Sport management leadership studies often explore a specific leadership model or framework, which can inform development activities focused on the cognitive and behavioural attributes of sport leaders (whether constructed as individuals or a collective). Yet there is an opportunity for a holistic development approach, one that considers the complexity of human development (Day et al., 2014). Drawing on leadership development studies, transformative learning theory (Mezirow, 1991), and Meyer and Land’s (2006) threshold concepts framework, this study aimed to examine the “ways of knowing that underlie skills and knowledge” (Timmermans, 2014, pp. 306-307, emphasis in original). Informed by Timmermans and Meyer’s (2019) framework to integrate threshold knowledges into practice, this exploratory qualitative study investigated practitioners’ transformative ideas about community sport leadership, key learning experiences that supported their development, and how the community sport context impacts development.

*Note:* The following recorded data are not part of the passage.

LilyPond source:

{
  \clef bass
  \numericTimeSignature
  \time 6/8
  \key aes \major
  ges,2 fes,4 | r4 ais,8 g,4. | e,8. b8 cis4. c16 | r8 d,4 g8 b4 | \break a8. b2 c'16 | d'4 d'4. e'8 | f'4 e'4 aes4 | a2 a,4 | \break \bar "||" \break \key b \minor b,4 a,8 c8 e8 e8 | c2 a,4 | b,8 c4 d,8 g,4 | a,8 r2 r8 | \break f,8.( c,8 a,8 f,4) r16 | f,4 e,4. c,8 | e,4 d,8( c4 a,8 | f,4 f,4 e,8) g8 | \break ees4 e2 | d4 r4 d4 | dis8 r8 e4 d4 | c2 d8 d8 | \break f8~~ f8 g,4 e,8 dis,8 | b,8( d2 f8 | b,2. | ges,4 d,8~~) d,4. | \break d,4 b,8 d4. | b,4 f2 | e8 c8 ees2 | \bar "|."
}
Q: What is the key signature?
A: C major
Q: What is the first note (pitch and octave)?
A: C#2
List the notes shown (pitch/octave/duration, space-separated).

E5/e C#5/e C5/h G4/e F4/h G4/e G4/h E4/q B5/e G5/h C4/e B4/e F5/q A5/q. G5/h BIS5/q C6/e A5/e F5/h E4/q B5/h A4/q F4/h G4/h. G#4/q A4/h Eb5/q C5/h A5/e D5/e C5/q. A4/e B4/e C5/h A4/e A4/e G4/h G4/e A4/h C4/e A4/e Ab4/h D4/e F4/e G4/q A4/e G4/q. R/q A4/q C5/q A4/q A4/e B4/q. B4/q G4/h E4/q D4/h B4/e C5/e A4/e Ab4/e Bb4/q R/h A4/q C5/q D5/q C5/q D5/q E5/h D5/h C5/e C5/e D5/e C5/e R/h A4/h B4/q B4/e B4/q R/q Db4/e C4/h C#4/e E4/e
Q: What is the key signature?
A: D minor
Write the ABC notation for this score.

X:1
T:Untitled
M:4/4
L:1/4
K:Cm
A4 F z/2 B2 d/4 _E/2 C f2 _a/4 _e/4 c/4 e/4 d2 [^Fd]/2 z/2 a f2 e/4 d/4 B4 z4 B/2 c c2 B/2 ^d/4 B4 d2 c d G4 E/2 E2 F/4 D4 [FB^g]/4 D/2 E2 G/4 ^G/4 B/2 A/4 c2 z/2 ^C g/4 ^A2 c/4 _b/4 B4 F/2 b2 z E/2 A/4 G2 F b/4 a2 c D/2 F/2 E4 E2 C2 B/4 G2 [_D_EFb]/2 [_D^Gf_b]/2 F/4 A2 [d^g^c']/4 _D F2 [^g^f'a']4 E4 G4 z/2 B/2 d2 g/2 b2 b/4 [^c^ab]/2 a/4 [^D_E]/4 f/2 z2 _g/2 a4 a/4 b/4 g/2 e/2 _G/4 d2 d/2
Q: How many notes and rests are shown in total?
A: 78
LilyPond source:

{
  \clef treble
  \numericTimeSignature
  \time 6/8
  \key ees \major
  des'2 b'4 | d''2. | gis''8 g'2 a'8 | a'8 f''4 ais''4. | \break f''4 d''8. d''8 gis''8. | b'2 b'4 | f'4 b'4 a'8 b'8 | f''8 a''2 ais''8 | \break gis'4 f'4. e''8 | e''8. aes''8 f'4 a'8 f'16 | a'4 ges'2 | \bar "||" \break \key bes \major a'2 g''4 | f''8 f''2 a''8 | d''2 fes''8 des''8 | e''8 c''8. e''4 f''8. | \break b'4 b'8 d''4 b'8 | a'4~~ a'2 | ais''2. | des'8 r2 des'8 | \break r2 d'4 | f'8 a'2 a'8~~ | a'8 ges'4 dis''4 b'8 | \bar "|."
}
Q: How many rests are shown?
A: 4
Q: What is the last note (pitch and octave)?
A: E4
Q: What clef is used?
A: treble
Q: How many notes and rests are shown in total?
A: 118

Data from workshop interviews with volunteers and staff from local community sport organizations and small group interviews with upper year sport management students with work or volunteer experience in community sport were analyzed using reflexive thematic analysis (Braun & Clarke, 2019).
Participants’ leadership development occurred through practice rather than formal leader training initiatives. Their pathways to their roles in the organization were significant in their development, particularly their own experiences as athletes, and were highly relational, often facilitated through connections with family and friends, and both formal and informal invitations. Participants identified several ways the community sport context contributed to or hindered leadership development, such as resource constraints, organizational stability, and the club’s direction. Of particular importance was having a supported practice. Participants’ transformative ideas about community sport leadership suggested there is no one, best approach to leadership and that a flexible, adaptive, and authentic practice is needed. These transformations also related to where leadership resides, changes in their perspectives on volunteer contributions, and opening up their frames of reference. Underlying their practice were core beliefs related to holistic development, community, belonging, and joy.
The findings indicate developing a collaborative leadership practice involves transformations in ways of being, ways of knowing, and ways of practicing. These transformations are described in three threshold concepts in community sport organizational leadership development, specifically: “Leadership Isn’t in the Title”; “They’ve got my Back”; and “Collective Responsibility for Supported Practice”. The findings and the proposed threshold concepts can inform community sport leadership capacity building activities in several ways, which are outlined through a proposed organizational leadership development model for community sport organizations. This study also has implications for the design and implementation of sport management curriculum, particularly around key concepts, learning experiences, and the teaching and learning context.